Recent studies have found that oxidative stress can cause damage to the antioxidant enzyme system of human chorionic trophoblast cells [26]. Research on GABA in livestock and poultry production mainly focuses on resisting heat stress and regulating appetite [27,28,29], but the effects of GABA on alleviating the oxidative stress of embryonic trophoblast cells are still unknown. Our results found that oxidative stress induced by H2O2 reduced the activity of SOD, CAT, and GSH-Px, while the 100 and 200 μmol/L GABA pretreatments can significantly increase the activity of these enzymes. However, these results seem to be somewhat different from the in vivo results above, in which maternal supplementation with GABA had no marked effect on the plasma GSH-Px and CAT activity of sows. We speculate that the possible reason is that the vitro experimental environment is relatively constant and controllable, while the actual environment in the housing environment of sows is relatively complex and uncontrollable, such as the temperature and humidity [30], environmental microbiota [31], etc. In addition, the level of oxidative stress induced by H2O2 may not be totally the same as the level of oxidative stress exposed by sows in an actual production environment, which might also be another reason for the discrepancy between them. Overall, the above results indicated that GABA pretreatment can improve and repair the antioxidant enzyme system in pTr-2 cells induced by H2O2.

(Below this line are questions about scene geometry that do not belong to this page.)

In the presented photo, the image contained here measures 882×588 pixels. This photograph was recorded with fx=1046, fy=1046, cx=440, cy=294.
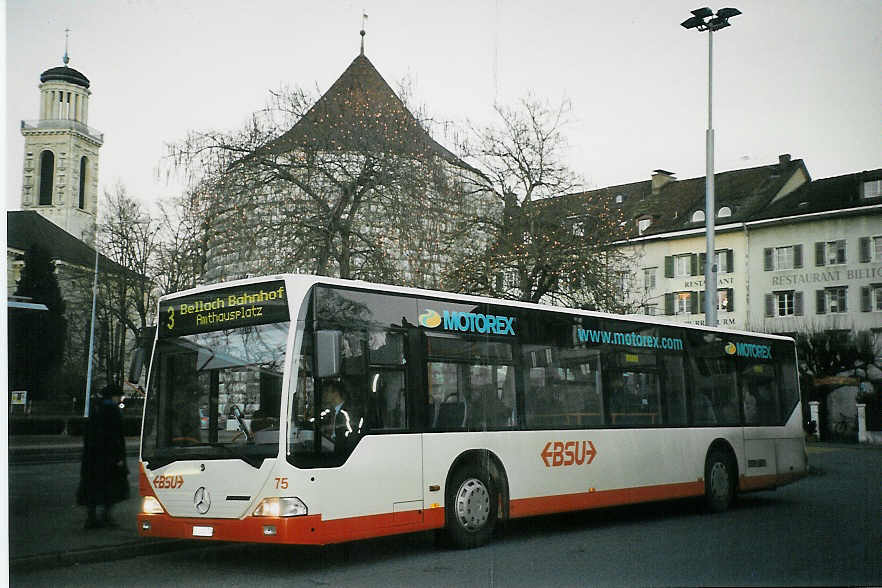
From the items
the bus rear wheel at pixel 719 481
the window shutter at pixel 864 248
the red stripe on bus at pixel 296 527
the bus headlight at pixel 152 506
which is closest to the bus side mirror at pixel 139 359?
the bus headlight at pixel 152 506

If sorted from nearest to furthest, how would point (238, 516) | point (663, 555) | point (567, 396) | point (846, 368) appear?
point (238, 516) < point (663, 555) < point (567, 396) < point (846, 368)

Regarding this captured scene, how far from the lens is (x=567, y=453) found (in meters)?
12.2

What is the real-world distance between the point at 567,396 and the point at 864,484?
5.48 m

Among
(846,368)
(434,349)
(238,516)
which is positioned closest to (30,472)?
(238,516)

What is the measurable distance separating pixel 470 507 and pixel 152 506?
3.18 metres

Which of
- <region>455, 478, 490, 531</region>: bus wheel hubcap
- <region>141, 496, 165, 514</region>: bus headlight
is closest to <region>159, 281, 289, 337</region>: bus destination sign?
<region>141, 496, 165, 514</region>: bus headlight

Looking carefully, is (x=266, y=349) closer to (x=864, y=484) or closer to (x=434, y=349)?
(x=434, y=349)

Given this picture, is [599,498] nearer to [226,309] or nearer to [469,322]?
[469,322]

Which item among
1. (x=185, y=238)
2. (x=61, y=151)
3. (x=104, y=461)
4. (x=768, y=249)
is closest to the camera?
(x=104, y=461)

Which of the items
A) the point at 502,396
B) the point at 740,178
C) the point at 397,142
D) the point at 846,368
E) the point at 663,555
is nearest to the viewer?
the point at 663,555

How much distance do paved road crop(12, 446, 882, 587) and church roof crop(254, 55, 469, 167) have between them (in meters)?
6.34

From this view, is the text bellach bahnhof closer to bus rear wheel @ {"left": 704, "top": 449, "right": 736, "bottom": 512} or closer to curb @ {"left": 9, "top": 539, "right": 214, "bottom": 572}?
curb @ {"left": 9, "top": 539, "right": 214, "bottom": 572}

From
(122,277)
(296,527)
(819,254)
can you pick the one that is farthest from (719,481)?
(122,277)

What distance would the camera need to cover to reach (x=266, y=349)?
9383 mm
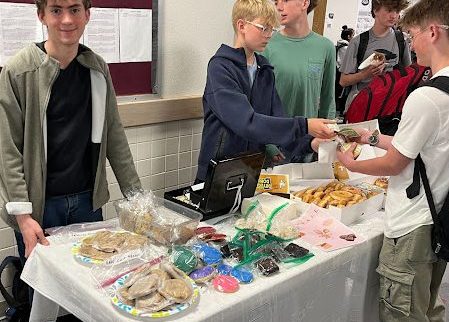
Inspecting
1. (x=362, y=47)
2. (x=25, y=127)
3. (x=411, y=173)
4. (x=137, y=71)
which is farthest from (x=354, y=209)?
(x=362, y=47)

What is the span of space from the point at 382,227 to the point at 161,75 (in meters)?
1.51

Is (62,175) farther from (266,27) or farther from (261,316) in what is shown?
(266,27)

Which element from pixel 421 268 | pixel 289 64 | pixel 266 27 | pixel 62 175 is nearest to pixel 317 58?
pixel 289 64

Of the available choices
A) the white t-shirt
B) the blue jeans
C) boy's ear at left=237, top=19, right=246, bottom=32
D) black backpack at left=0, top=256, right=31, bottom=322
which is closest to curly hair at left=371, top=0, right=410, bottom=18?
boy's ear at left=237, top=19, right=246, bottom=32

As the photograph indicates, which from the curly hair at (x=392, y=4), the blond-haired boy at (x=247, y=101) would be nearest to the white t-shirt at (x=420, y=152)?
the blond-haired boy at (x=247, y=101)

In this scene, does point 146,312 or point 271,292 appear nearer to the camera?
point 146,312

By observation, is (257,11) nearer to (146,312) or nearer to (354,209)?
(354,209)

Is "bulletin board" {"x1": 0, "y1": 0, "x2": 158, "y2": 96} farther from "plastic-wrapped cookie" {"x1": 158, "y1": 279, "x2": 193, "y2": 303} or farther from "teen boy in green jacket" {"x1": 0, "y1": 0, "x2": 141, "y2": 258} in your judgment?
"plastic-wrapped cookie" {"x1": 158, "y1": 279, "x2": 193, "y2": 303}

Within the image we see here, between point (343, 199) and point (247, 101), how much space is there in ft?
1.93

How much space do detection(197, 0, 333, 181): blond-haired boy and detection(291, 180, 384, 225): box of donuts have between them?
0.72ft

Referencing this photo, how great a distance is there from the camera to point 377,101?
124 inches

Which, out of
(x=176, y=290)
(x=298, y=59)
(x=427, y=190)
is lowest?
(x=176, y=290)

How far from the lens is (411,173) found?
1677mm

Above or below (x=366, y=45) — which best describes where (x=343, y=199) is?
below
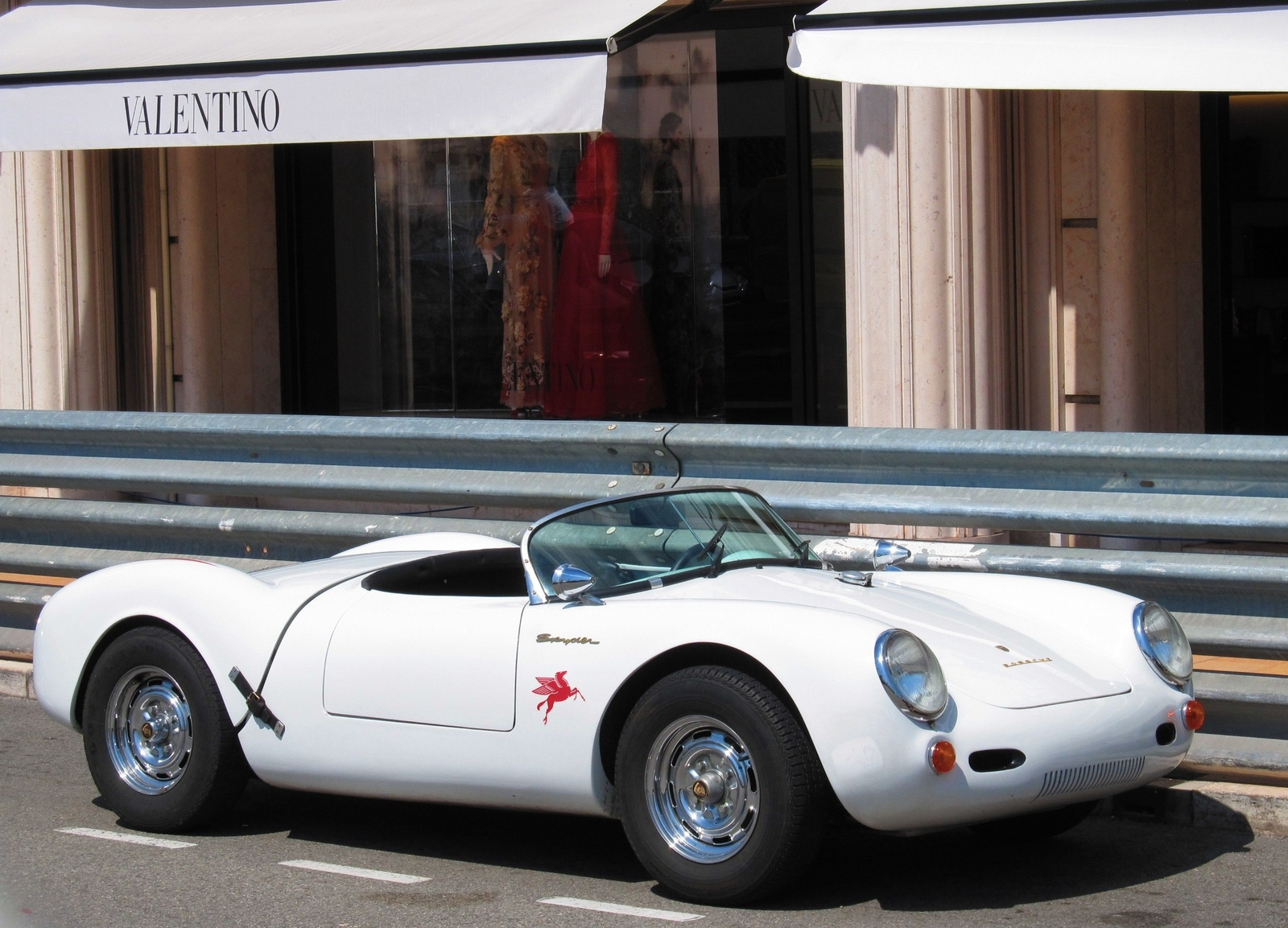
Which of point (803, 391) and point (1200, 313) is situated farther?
point (803, 391)

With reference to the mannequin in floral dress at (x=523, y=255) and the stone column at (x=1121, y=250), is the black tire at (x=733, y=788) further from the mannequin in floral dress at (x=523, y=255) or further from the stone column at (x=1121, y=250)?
the mannequin in floral dress at (x=523, y=255)

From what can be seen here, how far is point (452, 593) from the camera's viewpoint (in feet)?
16.5

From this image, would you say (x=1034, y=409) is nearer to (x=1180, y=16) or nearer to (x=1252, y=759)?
(x=1180, y=16)

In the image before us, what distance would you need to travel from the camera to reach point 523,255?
10.6 m

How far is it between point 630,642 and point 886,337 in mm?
3425

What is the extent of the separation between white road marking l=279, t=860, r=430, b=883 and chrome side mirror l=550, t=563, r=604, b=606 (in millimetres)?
871

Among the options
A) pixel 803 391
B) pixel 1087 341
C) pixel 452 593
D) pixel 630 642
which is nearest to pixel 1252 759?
pixel 630 642

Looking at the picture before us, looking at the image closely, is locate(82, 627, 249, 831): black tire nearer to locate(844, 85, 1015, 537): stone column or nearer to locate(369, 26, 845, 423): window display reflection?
locate(844, 85, 1015, 537): stone column

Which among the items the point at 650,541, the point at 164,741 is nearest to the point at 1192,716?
the point at 650,541

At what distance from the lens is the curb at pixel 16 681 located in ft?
22.4

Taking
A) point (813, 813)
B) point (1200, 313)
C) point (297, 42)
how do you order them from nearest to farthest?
point (813, 813) → point (297, 42) → point (1200, 313)

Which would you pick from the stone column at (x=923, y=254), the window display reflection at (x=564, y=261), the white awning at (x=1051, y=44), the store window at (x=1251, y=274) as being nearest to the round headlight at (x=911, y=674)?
the white awning at (x=1051, y=44)

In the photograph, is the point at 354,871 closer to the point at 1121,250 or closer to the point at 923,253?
the point at 923,253

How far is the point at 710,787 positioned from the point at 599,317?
6.68 m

Nrf2 is closely related to the antioxidant capacity of cells, which is an important regulator when cells are subjected to oxidative stress [21]. Nrf2 can activate a variety of antioxidant-related genes, thereby protecting cells from oxidative damage [32]. Studies have confirmed that the oxidative damage of mouse placenta caused by deoxynivalenol can reduce the expression of Nrf2 in placental cells [33]. Our results found that oxidative damage reduced the expression level of the Nrf2 gene in pTr-2 cells, while GABA pretreatment can significantly increase the gene expression of Nrf2. Therefore, GABA intervention to up-regulate the expression of the Nrf2 gene may be an effective way to protect pTr-2 cells from oxidative damage. Although our mechanistic explanations are superficial, previous studies have revealed different mechanisms of GABA and Nrf2 in the anti-oxidant properties. GABA could alleviate oxidative stress induced by H2O2 and a high-fat diet [34,35], while Nrf2 could activate antioxidant-related genes, including CAT and SOD-1 [36,37,38]. These will provide good insights for us to explore the underlying mechanisms of GABA in alleviating oxidative stress in gestating sows.

GABA mainly exerts effects by binding to GABRP, which played an important role during the process of embryo implantation and placenta formation [14,39,40]. Previous studies have confirmed that GABRP is widely distributed in various tissues of sows during late gestation [15], and GABRP expression was significantly increased during the embryo implantation in human and mice [39,40], which suggested that GABRP may be important for embryo development and mother–fetus communication. Our results found that oxidative stress significantly down-regulated the expression of the GABRP gene in pTr-2 cells, while GABA pretreatment can increase the expression of the GABRP gene, indicating that GABA may exert an anti-oxidative effect by combining with GABRP.

5. Conclusions

In conclusion, GABA alleviated placental oxidative stress in gestating sows by increasing antioxidant-associated enzyme activity and by upregulating the gene expressions of Nrf2 and GABRP, consequently possibly alleviating the oxidative impairment of sows, thereby enhancing the antioxidant capacity of sows and newborn piglets. Our results provide new insights into the application of GABA in maternal–fetal nutrition.